# HALL'S  BALSAM FOR THE LUNGS



## cookie (May 22, 2012)

Is this an early version of bottle? Thanks


----------



## AntiqueMeds (May 22, 2012)

It looks pretty early.  Is there any other embossing?
 Is it a key mold?


----------



## cookie (May 22, 2012)

Matt - key mold, no other embossing.


----------



## AntiqueMeds (May 22, 2012)

My guess would be mid 1860s to early 1870s.
 Made in Pittsburgh I would think. Some come in really nice dark aqua/teal.
 There is an earlier one that is hinge mold and pontil marked.


----------



## tigue710 (May 23, 2012)

theres a few different embossings on them, I have seen a time line on them by the embossing, but it was on an ebay auction and I didnt save the info...  If I remember right the varient with no embossing on the sides is the second oldest, out of 5 variants... Not a lot of help but the info is out there!


----------



## Penn Digger (May 24, 2012)

Not uncommon.

 PD


----------



## cannibalfromhannibal (May 31, 2012)

Found one in a mostly pontiled privy, late 50's to 1865ish. Found 2 with the Scoville side embossing in a late 60's pit. Oddly enough, the two later ones are more crude looking. They are all key molded, though the later ones look like a post mold until careful inspection reveals the key side. The older one is also heavier and slightly more a Ball jar blue. HTH Jack


----------



## sparrow75 (May 31, 2012)

Picked this one up for a dollar today at a flee market.  How does this one fit into this conversation? I don't know much about bottles, but this was cheap and I liked it.  The lip looks extremely crude and you can see stretch marks in the neck.

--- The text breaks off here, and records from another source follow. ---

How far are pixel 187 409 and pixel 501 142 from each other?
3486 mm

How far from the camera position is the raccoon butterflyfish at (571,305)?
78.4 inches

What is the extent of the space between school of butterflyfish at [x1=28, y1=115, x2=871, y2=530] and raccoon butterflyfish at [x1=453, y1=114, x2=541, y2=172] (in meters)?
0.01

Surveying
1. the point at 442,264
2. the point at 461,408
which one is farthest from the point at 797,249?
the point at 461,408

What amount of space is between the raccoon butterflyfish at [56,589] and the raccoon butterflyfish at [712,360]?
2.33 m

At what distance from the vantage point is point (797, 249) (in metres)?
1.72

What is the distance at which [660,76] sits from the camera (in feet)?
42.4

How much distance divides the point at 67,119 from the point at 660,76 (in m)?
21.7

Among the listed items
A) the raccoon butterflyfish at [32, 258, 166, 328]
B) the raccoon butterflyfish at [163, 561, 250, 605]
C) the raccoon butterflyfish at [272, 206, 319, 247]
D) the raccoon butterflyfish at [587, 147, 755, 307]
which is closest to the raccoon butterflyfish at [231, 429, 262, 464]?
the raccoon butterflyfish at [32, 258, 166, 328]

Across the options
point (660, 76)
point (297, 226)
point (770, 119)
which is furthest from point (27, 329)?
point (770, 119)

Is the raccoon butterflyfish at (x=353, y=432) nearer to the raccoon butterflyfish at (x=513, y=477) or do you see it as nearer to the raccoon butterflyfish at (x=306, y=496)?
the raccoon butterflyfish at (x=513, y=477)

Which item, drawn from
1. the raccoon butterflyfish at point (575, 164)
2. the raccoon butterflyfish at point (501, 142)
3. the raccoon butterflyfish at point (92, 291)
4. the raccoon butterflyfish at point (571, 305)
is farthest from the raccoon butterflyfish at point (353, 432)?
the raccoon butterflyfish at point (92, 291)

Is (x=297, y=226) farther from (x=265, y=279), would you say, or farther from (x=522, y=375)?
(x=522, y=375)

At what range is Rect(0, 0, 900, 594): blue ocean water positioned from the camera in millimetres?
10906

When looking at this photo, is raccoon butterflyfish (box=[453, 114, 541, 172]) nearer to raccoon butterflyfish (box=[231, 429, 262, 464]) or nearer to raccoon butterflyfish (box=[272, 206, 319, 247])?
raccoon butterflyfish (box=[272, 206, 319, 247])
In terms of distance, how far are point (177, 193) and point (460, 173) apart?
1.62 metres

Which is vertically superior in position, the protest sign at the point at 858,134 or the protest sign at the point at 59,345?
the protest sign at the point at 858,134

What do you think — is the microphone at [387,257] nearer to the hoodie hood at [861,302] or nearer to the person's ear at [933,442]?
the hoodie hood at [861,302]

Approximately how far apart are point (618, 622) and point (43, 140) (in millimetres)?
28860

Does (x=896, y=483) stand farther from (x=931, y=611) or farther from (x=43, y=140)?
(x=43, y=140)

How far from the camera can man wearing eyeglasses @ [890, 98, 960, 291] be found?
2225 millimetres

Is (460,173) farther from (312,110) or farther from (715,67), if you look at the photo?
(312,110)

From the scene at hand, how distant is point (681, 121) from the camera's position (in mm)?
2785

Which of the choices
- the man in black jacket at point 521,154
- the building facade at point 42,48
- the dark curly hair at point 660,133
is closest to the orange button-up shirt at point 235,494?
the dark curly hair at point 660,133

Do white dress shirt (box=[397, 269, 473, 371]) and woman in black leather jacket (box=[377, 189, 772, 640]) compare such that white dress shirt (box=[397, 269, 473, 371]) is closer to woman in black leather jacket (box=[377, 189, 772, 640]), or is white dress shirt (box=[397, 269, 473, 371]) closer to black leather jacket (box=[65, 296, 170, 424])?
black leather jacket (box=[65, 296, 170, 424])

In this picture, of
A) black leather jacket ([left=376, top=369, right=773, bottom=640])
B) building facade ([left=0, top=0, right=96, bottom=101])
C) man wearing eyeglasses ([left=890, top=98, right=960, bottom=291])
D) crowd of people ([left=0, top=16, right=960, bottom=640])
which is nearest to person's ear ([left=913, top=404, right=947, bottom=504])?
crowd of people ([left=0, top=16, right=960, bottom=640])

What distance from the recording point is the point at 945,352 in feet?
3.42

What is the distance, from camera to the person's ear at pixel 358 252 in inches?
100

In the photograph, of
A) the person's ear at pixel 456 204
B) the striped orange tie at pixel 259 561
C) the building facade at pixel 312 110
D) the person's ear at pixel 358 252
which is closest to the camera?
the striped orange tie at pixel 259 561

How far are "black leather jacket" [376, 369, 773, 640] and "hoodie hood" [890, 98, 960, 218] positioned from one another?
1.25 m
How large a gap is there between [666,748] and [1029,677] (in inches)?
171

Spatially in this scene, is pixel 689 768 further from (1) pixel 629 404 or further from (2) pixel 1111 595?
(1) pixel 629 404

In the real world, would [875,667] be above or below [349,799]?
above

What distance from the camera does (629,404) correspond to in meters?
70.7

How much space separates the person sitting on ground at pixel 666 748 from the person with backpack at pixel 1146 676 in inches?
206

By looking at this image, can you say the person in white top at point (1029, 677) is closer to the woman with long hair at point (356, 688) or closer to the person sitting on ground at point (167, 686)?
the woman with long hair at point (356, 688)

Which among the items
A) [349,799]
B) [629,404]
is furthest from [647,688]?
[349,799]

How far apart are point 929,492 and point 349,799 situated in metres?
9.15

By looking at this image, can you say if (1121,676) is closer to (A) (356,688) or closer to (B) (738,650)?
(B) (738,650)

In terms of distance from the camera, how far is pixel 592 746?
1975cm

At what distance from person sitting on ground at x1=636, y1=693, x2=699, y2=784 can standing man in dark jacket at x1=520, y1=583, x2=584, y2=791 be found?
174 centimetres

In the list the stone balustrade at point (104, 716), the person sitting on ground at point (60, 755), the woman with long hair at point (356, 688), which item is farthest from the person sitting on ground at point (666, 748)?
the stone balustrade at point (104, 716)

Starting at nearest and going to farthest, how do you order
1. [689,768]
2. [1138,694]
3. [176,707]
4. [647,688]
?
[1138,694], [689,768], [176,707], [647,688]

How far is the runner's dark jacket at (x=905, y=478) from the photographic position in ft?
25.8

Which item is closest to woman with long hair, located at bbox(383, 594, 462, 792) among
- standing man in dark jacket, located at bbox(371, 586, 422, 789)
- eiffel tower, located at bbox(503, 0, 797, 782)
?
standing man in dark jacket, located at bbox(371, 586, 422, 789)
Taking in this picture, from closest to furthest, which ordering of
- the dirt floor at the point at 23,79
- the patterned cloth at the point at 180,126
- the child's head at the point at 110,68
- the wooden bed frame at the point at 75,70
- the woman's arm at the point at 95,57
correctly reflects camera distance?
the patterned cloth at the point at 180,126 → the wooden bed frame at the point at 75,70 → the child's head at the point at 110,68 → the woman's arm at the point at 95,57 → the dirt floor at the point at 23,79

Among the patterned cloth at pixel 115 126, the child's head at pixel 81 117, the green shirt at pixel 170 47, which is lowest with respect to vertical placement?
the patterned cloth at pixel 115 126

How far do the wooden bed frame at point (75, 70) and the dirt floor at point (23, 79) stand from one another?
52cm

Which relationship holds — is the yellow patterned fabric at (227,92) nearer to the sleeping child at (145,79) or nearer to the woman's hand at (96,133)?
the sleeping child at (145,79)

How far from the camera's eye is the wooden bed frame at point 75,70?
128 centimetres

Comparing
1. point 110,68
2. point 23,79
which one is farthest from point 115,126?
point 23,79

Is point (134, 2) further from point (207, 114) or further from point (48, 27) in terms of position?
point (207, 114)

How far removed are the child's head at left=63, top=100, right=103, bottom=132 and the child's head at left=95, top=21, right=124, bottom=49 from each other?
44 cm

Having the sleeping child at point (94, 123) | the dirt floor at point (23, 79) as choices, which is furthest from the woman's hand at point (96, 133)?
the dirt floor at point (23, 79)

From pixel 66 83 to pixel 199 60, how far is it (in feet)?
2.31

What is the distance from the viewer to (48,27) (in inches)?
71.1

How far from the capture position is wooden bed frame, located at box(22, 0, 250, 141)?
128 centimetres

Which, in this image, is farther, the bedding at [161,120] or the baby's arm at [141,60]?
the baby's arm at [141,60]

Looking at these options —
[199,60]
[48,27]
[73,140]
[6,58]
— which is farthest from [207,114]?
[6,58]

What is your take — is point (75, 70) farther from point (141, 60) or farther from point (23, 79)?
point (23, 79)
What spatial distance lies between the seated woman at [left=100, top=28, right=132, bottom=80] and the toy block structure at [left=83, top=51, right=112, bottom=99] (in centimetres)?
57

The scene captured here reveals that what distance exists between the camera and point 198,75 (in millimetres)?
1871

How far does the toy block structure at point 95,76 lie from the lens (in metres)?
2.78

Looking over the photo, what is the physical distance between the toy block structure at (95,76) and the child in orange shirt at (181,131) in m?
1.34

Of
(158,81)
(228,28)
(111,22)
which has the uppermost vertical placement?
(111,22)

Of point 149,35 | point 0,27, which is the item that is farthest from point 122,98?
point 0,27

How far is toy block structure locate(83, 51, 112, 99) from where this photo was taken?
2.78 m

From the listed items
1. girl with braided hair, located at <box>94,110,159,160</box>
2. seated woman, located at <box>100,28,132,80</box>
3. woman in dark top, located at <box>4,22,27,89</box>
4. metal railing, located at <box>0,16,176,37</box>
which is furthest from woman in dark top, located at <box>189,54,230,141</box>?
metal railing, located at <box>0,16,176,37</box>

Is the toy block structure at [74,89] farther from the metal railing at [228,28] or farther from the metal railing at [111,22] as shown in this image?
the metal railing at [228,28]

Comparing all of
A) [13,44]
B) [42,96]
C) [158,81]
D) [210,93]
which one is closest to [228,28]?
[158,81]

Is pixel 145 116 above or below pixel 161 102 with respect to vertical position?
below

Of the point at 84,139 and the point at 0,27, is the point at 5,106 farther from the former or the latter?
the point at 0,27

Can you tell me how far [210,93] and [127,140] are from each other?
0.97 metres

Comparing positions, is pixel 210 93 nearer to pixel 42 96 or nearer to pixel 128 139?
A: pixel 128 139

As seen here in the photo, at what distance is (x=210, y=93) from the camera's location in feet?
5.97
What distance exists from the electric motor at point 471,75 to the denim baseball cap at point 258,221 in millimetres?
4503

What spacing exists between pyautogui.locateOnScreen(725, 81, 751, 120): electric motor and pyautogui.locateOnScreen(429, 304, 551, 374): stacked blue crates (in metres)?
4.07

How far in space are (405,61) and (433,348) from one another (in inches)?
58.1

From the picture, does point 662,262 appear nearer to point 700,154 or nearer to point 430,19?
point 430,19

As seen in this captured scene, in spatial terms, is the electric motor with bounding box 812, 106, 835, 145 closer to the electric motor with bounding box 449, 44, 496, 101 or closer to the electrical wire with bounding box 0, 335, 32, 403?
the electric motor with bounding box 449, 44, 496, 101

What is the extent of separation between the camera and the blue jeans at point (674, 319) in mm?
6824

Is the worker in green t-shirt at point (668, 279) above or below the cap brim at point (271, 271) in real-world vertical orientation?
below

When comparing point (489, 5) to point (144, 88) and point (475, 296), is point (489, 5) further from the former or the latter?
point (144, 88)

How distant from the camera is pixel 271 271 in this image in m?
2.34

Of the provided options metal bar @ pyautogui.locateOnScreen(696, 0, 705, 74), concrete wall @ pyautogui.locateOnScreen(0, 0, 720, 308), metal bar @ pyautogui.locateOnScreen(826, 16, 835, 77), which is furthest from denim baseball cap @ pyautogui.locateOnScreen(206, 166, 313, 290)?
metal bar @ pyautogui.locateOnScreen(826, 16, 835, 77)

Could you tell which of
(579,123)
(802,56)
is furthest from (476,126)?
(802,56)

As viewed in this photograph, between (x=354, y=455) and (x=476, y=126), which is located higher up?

 No other embossing than on front.


----------



## sparrow75 (May 31, 2012)

Lip and neck


----------



## sparrow75 (May 31, 2012)

Bottom.  Is this a polished pontil?


----------



## AntiqueMeds (May 31, 2012)

> Is this a polished pontil?


 no.

 It looks like it may be a half circle key mold but its hard to tell from the photo.
 ITs a nice early one.


----------



## sparrow75 (May 31, 2012)

Ah, thanks.  Does this put it in the mid 1800's.

 This would be my oldest bottle to date and I think tough to beat for $1.


----------



## cannibalfromhannibal (Jun 1, 2012)

Sparrow, I would say just missed the pontil. As mentioned previously, in my experience from the ones I dug, this would be early 60's as the 2 others found with side embossing indicating a Scoville product and from Cincinnatti were from a late 60's pit. Had to comment also that yours is much more crude than any of mine! Very cool, but then I am a sucker for any crude med! Jack


----------



## sparrow75 (Jun 1, 2012)

Thanks for the info!  I'm starting to get an eye for old bottles, hopefully I can run across some more at flea markets and auctions since I don't dig. I mostly collect insulators, but I enjoy finding glass that I like for cheap!


----------